March through May tends to be muddy, wet, and cold. June typically has pleasant and warm days and very cold nights. July and August are the warmest months, and afternoon thunderstorms are common in the mountains. July and August are also when the national parks are the most crowded.

Early September seems to be a sweet spot – with few crowds, mostly pleasant day temperatures with chilly nights – but you can also get caught in a snowstorm or get smoked out by western wildfires.

If you’re coming to Wyoming to go skiing or snowboarding, you’ll want to book your trip for late January, February, or March, to ensure the best chances of a good base of snow.

Find Lodging In Advance

If you’re planning to stay in the national parks, book your lodging well in advance. Yellowstone’s lodges fill up quickly, and in Grand Teton National Park, reservations are often filled the day that they become available.

While the rest of Wyoming doesn’t face this sort of dilemma and you’ll be able to find lodging in Sheridan or Laramie without a hassle nearly any time of year, it can be frustrating to look for hotels or vacation rentals when cell service is spotty.

Be Prepared To Encounter Wildlife

If you’re out exploring Wyoming, it’s inevitable that you’ll run into wildlife. Black bears are common throughout the state, and Grizzly bears dominate the Greater Yellowstone Ecosystem. Carry bear spray, and know how to use it and when to use it! You’ll also want to brush up on what to do if you come face to face with a moose (run) or wolf (don’t run) and the best ways to avoid any other unwanted wildlife encounters.

When driving at night, drive slowly and keep an eye out for pronghorn, elk, moose, foxes, wolves, and other animals that may wander into the road.

Tap Into Your Adventurous Side

Wyoming is the wild west – and you’re going to have to step out of your comfort zone a bit.
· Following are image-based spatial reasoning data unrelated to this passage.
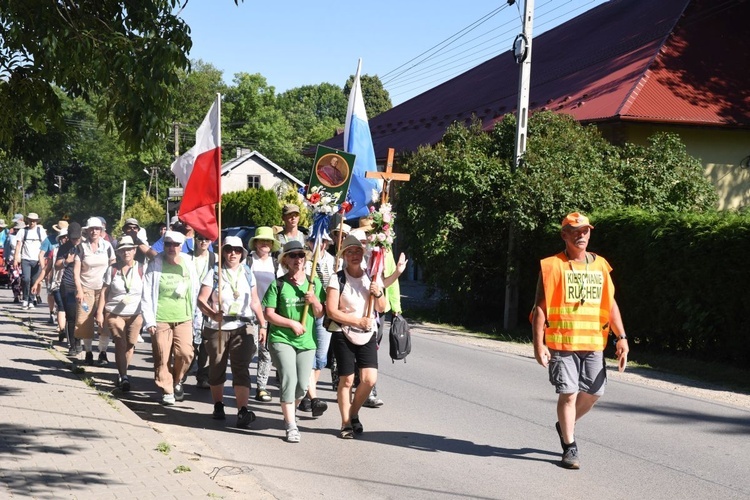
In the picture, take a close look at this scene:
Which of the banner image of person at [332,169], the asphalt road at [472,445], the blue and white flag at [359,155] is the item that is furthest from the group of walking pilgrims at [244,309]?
the blue and white flag at [359,155]

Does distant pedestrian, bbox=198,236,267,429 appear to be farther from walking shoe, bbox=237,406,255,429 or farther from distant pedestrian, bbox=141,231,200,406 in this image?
distant pedestrian, bbox=141,231,200,406

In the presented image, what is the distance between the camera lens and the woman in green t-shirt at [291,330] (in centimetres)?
834

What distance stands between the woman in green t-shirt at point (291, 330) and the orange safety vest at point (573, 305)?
2.06 meters

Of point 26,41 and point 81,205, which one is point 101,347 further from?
point 81,205

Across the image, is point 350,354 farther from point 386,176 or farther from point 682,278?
point 682,278

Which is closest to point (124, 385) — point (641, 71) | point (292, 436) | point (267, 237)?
point (267, 237)

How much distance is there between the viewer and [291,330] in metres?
8.38

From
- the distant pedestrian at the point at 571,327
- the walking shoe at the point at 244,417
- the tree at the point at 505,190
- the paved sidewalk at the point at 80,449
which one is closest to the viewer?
the paved sidewalk at the point at 80,449

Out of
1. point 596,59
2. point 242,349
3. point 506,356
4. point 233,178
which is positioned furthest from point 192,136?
point 242,349

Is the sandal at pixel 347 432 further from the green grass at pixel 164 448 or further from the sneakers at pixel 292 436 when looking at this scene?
the green grass at pixel 164 448

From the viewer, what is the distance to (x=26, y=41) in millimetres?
9008

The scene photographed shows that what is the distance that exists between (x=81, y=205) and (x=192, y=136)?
64.6 ft

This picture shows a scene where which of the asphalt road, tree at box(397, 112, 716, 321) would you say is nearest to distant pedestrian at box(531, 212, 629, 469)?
the asphalt road

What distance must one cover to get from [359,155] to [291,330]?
482 centimetres
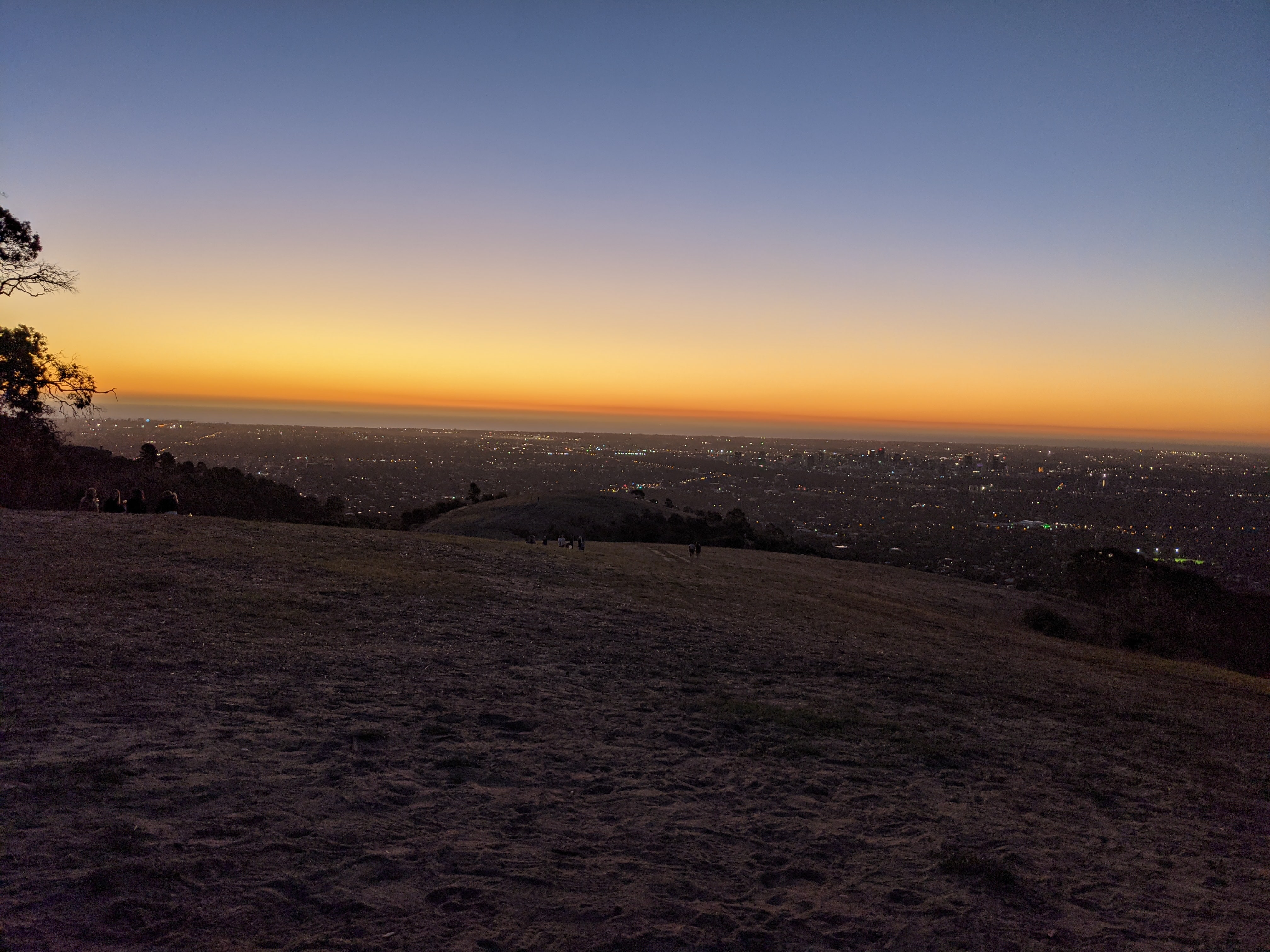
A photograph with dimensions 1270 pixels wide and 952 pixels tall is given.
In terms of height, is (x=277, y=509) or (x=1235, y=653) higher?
(x=277, y=509)

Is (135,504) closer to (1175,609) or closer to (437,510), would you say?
(437,510)

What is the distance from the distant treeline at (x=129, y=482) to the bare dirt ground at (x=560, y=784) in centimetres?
1345

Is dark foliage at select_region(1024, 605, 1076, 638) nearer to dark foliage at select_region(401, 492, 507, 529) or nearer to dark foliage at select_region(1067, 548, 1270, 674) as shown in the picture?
dark foliage at select_region(1067, 548, 1270, 674)

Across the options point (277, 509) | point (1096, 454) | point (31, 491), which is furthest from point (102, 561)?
point (1096, 454)

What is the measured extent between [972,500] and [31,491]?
8735cm

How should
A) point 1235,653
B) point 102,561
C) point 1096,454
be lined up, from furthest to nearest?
point 1096,454
point 1235,653
point 102,561

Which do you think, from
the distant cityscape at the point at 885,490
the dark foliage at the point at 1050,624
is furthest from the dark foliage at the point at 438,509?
the dark foliage at the point at 1050,624

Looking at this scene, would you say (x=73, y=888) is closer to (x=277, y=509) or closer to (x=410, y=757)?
(x=410, y=757)

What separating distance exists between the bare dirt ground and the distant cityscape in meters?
26.1

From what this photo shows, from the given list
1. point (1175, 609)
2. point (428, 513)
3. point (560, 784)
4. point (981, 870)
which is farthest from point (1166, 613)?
point (428, 513)

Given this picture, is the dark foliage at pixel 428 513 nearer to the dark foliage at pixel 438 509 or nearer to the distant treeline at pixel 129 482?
the dark foliage at pixel 438 509

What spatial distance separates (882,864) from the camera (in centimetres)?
521

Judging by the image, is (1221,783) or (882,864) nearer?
(882,864)

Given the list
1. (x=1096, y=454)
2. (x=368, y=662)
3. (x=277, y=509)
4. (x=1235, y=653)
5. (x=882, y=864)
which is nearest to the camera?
(x=882, y=864)
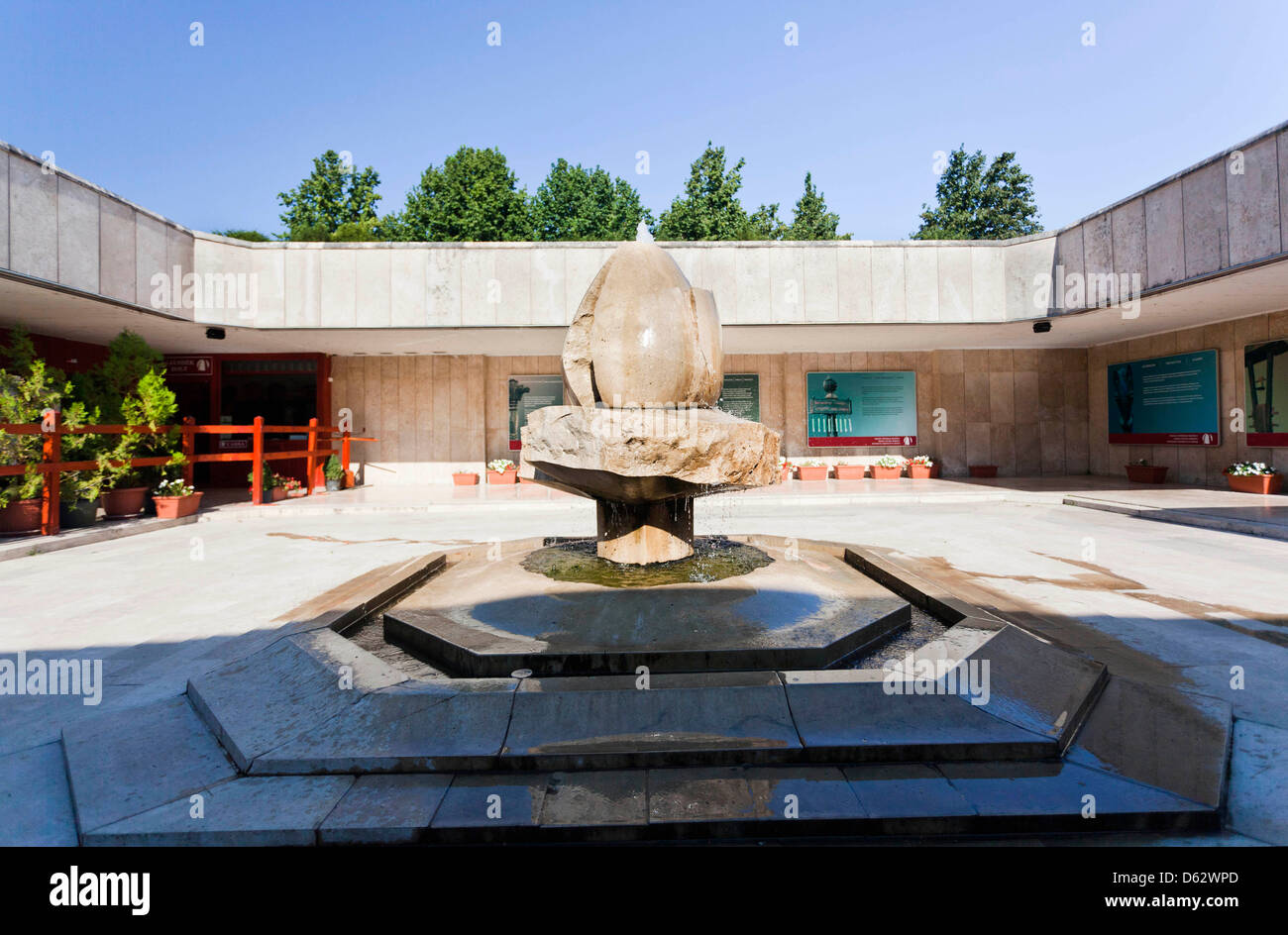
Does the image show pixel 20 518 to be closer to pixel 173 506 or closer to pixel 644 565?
pixel 173 506

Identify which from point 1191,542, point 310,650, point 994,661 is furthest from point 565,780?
point 1191,542

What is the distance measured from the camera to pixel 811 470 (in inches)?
691

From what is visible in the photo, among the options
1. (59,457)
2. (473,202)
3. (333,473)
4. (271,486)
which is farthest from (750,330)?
(473,202)

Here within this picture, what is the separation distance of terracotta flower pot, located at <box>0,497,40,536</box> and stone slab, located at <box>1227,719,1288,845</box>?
12.5 metres

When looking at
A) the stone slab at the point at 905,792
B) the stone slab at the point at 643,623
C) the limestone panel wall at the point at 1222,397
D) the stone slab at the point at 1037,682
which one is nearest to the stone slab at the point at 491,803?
the stone slab at the point at 643,623

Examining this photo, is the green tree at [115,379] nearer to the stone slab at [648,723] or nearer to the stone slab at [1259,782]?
the stone slab at [648,723]

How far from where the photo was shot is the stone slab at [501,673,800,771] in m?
2.59

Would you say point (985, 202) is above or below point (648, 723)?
above

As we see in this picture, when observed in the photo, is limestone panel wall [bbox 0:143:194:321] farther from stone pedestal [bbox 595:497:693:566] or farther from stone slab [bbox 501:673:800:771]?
stone slab [bbox 501:673:800:771]

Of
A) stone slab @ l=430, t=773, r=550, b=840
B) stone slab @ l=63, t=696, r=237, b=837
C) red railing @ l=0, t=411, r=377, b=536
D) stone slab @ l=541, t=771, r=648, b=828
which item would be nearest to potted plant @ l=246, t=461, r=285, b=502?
red railing @ l=0, t=411, r=377, b=536

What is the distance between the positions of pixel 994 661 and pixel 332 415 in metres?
17.4

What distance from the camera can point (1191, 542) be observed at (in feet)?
25.9

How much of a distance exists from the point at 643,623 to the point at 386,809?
1650 millimetres
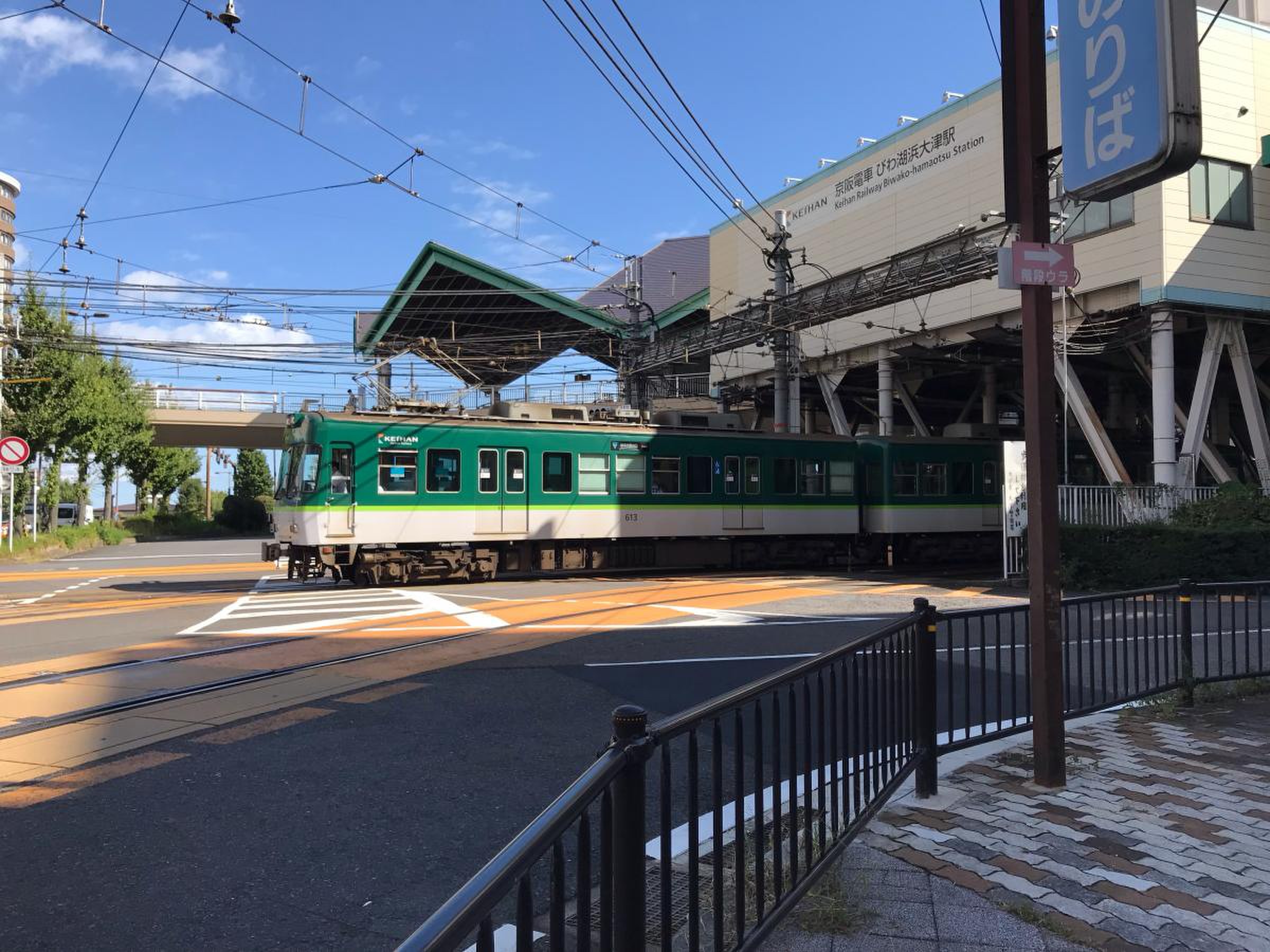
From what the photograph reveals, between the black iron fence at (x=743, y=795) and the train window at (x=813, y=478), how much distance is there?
15.3 m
Whether you’re camping for the first time, driving for two hours without cell phone service, continuing a hike despite seeing fresh bear scat on the trail, or driving the long and bumpy road out to Green River Lakes to catch sight of Squaretop, it’s a given that at some point on your Wyoming vacation, you’ll find yourself in an uncomfortable situation.

Don’t let it catch you off-guard if you have to stay an extra night in Laramie because I-80 is closed for wind and snow, or when you have to stop for blister bandaids after your first attempt to reach Delta Lake. The sooner you realize a trip to the Cowboy State is anything but ordinary and that the secret is to be flexible with your itinerary, the more fun you’ll have.